▸ DOKUMENTTEXT:
<<<<
Die Finalisten des 67. Hörspielpreises der Kriegsblinden 2018

Aus 23 Einreichungen der öffentlich-rechtlichen Sender nebst einer Nachnominierung durch die Jury hat die 15-köpfige Jury des 67. Hörspielpreises der Kriegsblinden auf Ihrer Sitzung am 7. März in Zürich drei Finalisten nominiert: „Coldhaven“ von John Burnside, „Geister sind auch nur Menschen“ von Katia Brunner und „Gold. Revue“ von Jan Wagner. Der Gewinner, der vom Bund der Kriegsblinden Deutschlands e.V. (BKD) und der Film- und Medienstiftung NRW getragenen Auszeichnung, wird am 17. Mai bekannt gegeben. Die Verleihung findet am 29. Mai um 17 Uhr beim Deutschlandfunk in Köln statt und wird von Ute Soldierer moderiert. Die nominierten Hörspiele können auf der Homepage der Film- und Medienstiftung als Stream abgerufen werden. Der Hörspielpreis der Kriegsblinden wird seit 1952 jährlich an ein für einen deutschsprachigen Sender konzipiertes Original-Hörspiel verliehen, das in herausragender Weise die Möglichkeiten der Kunstform realisiert und erweitert.
>>>>
▸ AUFGABENSTELLUNG: Nenne bitte alle Hörspiele, die laut dem obigen Text über den Hörspielpreis der Kriegsblinden für das Finale nominiert wurden, jeweils mit Autorin oder Autor.

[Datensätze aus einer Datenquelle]
<<<<
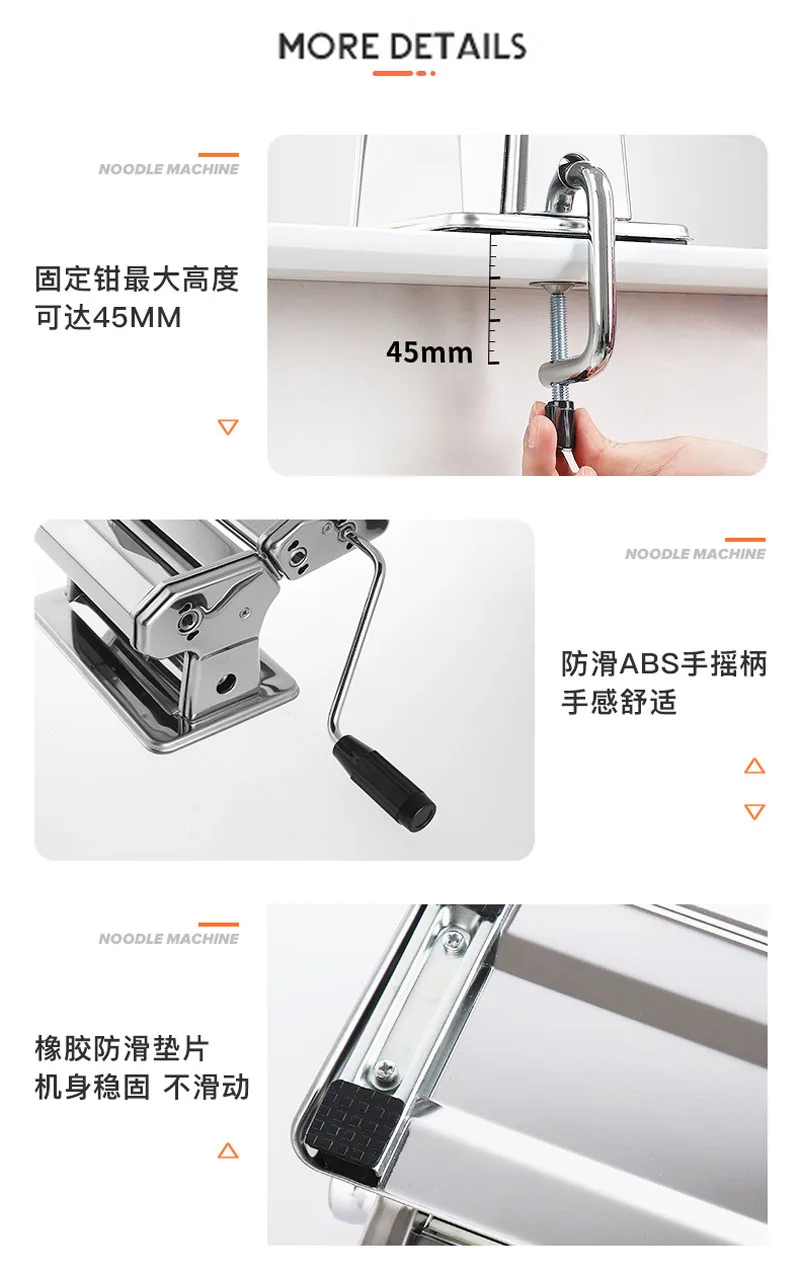 MORE DETAILS

NOODLE MACHINE

固定钳最大高度
可达45MM

45mm

NOODLE MACHINE

防滑ABS手摇柄
手感舒适

NOODLE MACHINE

橡胶防滑垫片
机身稳固 不滑动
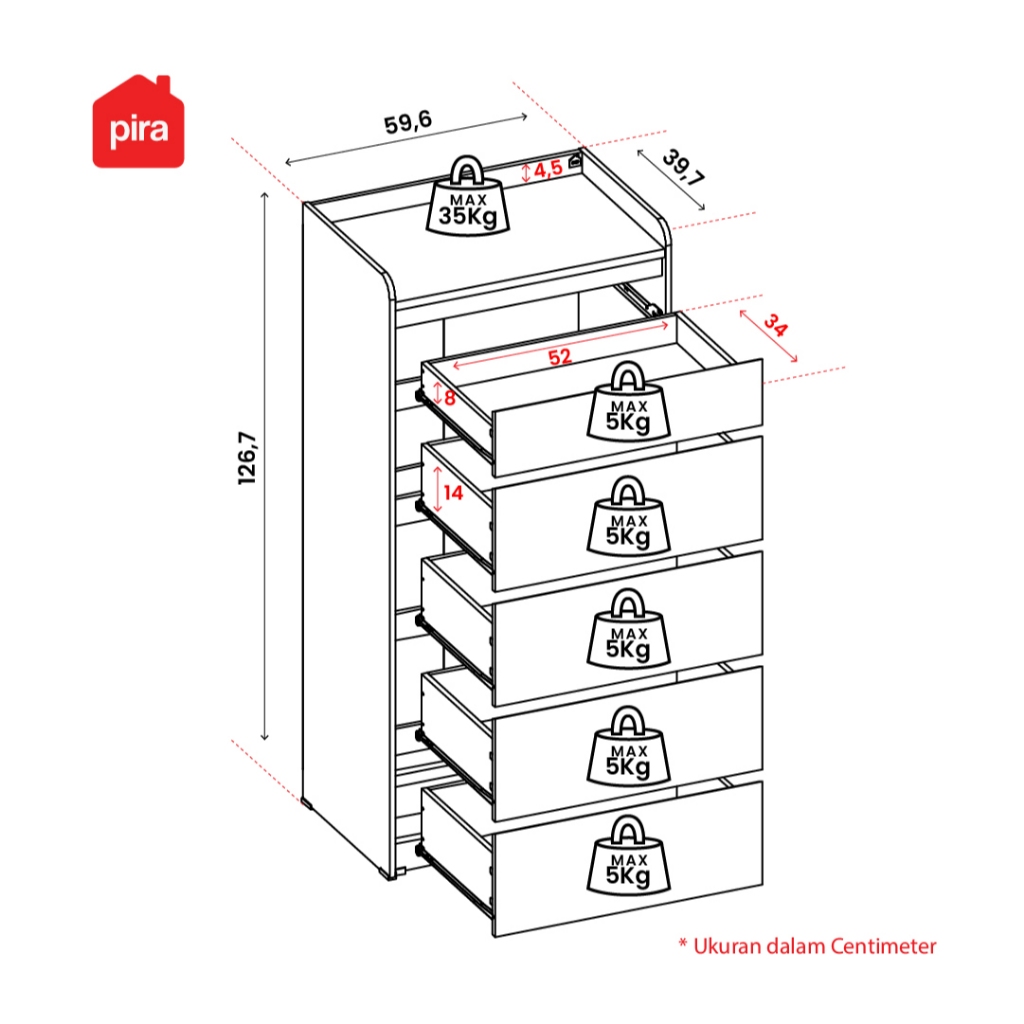 pira

59,6

39,7

4,5

MAX
35Kg

126,7

34

52

8

MAX
5Kg

14

MAX
5Kg

MAX
5Kg

MAX
5Kg

MAX
5Kg

* Ukuran dalam Centimeter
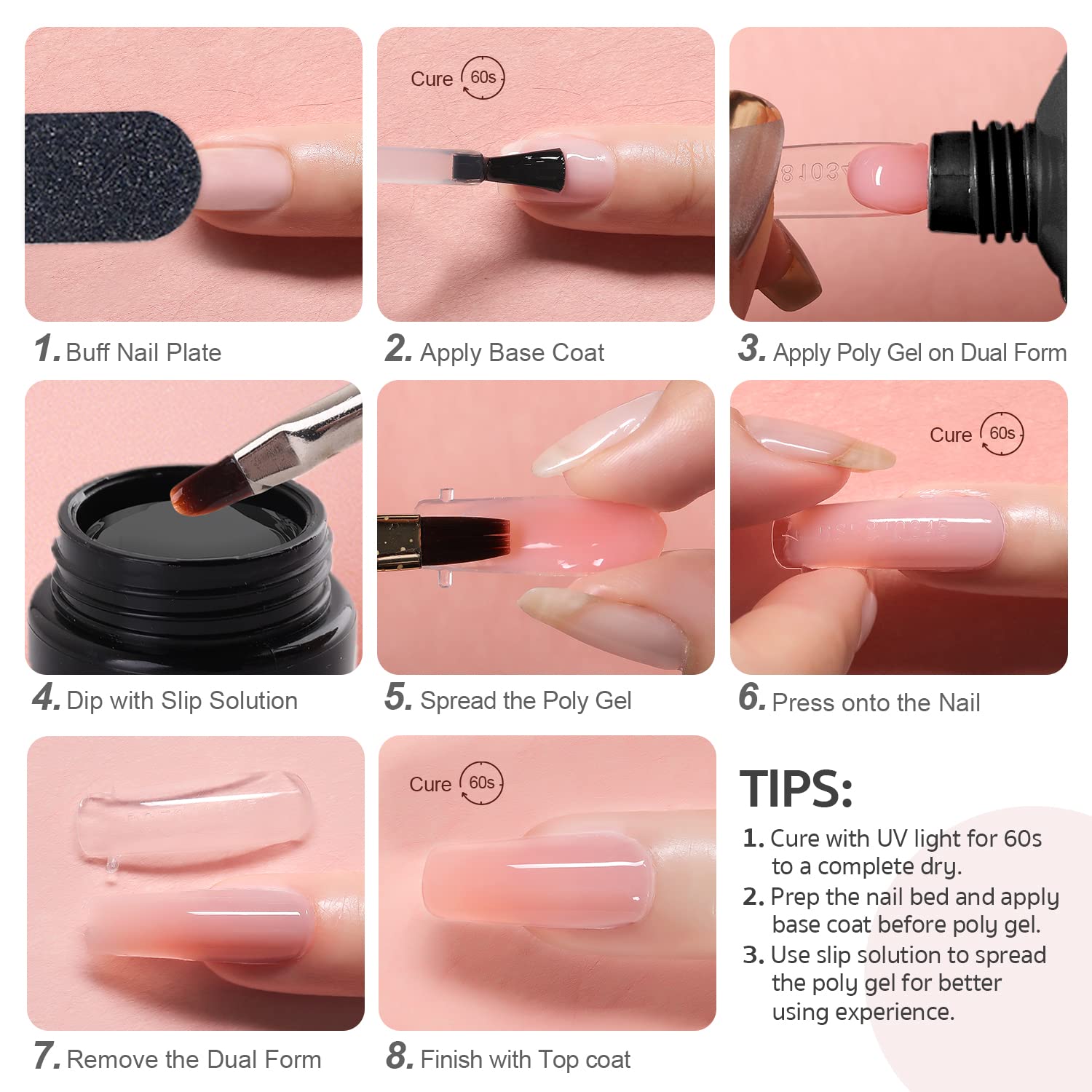 1. Buff Nail Plate

Cure 60s

2. Apply Base Coat

3. Apply Poly Gel on Dual Form

4. Dip with Slip Solution

5. Spread the Poly Gel

Cure 60s

6. Press onto the Nail

7. Remove the Dual Form

Cure 60s

8. Finish with Top coat

TIPS:

1. Cure with UV light for 60s to a complete dry.
2. Prep the nail bed and apply base coat before poly gel.
3. Use slip solution to spread the poly gel for better using experience.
>>>>
▸ LÖSUNG:
„Coldhaven“ von John Burnside
„Geister sind auch nur Menschen“ von Katia Brunner
„Gold. Revue“ von Jan Wagner